| Given request |
Edit the items below by changing every "carnival ride" to "amusement ride". Keep everything else the same.

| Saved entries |
************

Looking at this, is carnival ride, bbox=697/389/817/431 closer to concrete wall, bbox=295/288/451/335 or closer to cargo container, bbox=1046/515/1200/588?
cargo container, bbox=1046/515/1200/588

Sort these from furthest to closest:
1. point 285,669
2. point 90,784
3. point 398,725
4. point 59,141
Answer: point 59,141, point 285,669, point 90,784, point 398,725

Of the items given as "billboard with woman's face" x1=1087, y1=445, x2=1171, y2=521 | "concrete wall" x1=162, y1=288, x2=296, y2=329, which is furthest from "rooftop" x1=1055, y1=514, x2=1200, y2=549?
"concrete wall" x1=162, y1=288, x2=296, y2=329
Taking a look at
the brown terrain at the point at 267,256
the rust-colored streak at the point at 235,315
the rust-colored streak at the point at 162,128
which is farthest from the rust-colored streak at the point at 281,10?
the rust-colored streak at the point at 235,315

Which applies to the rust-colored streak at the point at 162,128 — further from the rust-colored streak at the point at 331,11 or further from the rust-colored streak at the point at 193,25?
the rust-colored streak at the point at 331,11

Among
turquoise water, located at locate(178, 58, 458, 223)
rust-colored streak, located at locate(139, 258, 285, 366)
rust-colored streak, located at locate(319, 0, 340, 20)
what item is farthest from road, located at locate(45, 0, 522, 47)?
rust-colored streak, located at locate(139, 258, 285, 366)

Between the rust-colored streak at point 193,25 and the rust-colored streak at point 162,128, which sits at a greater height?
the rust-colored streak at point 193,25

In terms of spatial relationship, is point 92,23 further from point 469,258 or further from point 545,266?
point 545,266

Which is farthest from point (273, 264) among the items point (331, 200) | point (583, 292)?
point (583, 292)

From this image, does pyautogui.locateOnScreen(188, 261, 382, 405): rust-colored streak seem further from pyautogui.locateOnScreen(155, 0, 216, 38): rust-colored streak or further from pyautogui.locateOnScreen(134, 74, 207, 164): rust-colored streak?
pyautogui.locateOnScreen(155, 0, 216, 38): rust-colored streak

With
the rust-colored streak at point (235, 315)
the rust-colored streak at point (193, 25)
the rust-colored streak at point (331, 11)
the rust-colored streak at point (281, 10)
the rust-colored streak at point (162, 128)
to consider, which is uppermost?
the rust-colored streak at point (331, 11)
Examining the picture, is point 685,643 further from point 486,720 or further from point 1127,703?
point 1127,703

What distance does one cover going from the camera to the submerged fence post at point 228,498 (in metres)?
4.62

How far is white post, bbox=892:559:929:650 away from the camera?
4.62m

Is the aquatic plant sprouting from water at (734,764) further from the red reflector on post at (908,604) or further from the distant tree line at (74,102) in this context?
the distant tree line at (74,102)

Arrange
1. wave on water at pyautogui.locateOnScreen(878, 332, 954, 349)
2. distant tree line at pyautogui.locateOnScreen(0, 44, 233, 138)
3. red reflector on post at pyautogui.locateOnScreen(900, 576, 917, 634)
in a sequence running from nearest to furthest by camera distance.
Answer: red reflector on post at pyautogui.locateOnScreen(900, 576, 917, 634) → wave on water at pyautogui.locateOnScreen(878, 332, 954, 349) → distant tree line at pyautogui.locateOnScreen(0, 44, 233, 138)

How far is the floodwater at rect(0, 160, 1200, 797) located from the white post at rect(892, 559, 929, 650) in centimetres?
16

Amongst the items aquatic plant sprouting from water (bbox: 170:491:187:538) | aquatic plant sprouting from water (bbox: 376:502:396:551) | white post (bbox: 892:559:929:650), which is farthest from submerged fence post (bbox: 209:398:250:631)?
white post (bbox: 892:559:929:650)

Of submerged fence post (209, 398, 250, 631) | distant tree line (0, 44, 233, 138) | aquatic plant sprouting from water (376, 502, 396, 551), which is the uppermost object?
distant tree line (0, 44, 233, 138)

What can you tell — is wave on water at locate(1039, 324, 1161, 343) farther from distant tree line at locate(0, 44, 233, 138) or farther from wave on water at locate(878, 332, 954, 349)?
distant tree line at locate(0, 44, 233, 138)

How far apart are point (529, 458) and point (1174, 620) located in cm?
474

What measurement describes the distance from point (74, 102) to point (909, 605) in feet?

************

| Answer to the task |
Looking at this, is amusement ride, bbox=697/389/817/431 closer to concrete wall, bbox=295/288/451/335 or closer to cargo container, bbox=1046/515/1200/588?
cargo container, bbox=1046/515/1200/588

Sort these from furthest to closest:
1. point 285,669
2. point 90,784
3. point 398,725
4. point 59,141
Answer: point 59,141, point 285,669, point 90,784, point 398,725

Of the items given as "billboard with woman's face" x1=1087, y1=445, x2=1171, y2=521 | "concrete wall" x1=162, y1=288, x2=296, y2=329, which is furthest from "rooftop" x1=1055, y1=514, x2=1200, y2=549?
"concrete wall" x1=162, y1=288, x2=296, y2=329
Taking a look at
the brown terrain at the point at 267,256
the rust-colored streak at the point at 235,315
the rust-colored streak at the point at 162,128
which is farthest from the rust-colored streak at the point at 281,10?
the rust-colored streak at the point at 235,315

Which applies to the rust-colored streak at the point at 162,128 — further from the rust-colored streak at the point at 331,11 or further from the rust-colored streak at the point at 193,25?
the rust-colored streak at the point at 331,11

Among
turquoise water, located at locate(178, 58, 458, 223)
rust-colored streak, located at locate(139, 258, 285, 366)
rust-colored streak, located at locate(319, 0, 340, 20)
what item is farthest from road, located at locate(45, 0, 522, 47)?
rust-colored streak, located at locate(139, 258, 285, 366)

Between the rust-colored streak at point 193,25 and the rust-colored streak at point 162,128, which sits at a greater height?
the rust-colored streak at point 193,25

In terms of spatial relationship, is point 92,23 further from point 469,258 or further from point 545,266?
point 545,266

Which is farthest from point (273, 264) among the items point (331, 200) | point (583, 292)?
point (583, 292)

From this image, does pyautogui.locateOnScreen(188, 261, 382, 405): rust-colored streak seem further from pyautogui.locateOnScreen(155, 0, 216, 38): rust-colored streak or further from pyautogui.locateOnScreen(134, 74, 207, 164): rust-colored streak?
pyautogui.locateOnScreen(155, 0, 216, 38): rust-colored streak

With
the rust-colored streak at point (235, 315)
the rust-colored streak at point (193, 25)
the rust-colored streak at point (331, 11)
the rust-colored streak at point (281, 10)
the rust-colored streak at point (162, 128)
to consider, which is uppermost?
the rust-colored streak at point (331, 11)
Examining the picture, is point 685,643 further from point 486,720 or further from point 1127,703?
point 1127,703

What distance does one cover going from the camera to the submerged fence post at point 228,498 (in metres)?
4.62

How far is white post, bbox=892:559:929:650 away from the camera?
4.62m

Is the aquatic plant sprouting from water at (734,764) further from the red reflector on post at (908,604) or further from the distant tree line at (74,102) in this context?
the distant tree line at (74,102)

Arrange
1. wave on water at pyautogui.locateOnScreen(878, 332, 954, 349)
2. distant tree line at pyautogui.locateOnScreen(0, 44, 233, 138)
3. red reflector on post at pyautogui.locateOnScreen(900, 576, 917, 634)
in a sequence running from nearest to furthest by camera distance.
Answer: red reflector on post at pyautogui.locateOnScreen(900, 576, 917, 634) → wave on water at pyautogui.locateOnScreen(878, 332, 954, 349) → distant tree line at pyautogui.locateOnScreen(0, 44, 233, 138)

How far is the floodwater at rect(0, 160, 1200, 797) located from the white post at rect(892, 559, 929, 650) in centimetres?
16

Amongst the items aquatic plant sprouting from water (bbox: 170:491:187:538) | aquatic plant sprouting from water (bbox: 376:502:396:551) | white post (bbox: 892:559:929:650), which is farthest from submerged fence post (bbox: 209:398:250:631)?
white post (bbox: 892:559:929:650)

Of submerged fence post (209, 398, 250, 631) | distant tree line (0, 44, 233, 138) | aquatic plant sprouting from water (376, 502, 396, 551), which is the uppermost object?
distant tree line (0, 44, 233, 138)

What can you tell — is wave on water at locate(1039, 324, 1161, 343) farther from distant tree line at locate(0, 44, 233, 138) or farther from wave on water at locate(878, 332, 954, 349)?
distant tree line at locate(0, 44, 233, 138)

How far apart are point (529, 458) and point (1174, 620) located in cm?
474

What measurement describes the distance from point (74, 102) to point (909, 605) in feet?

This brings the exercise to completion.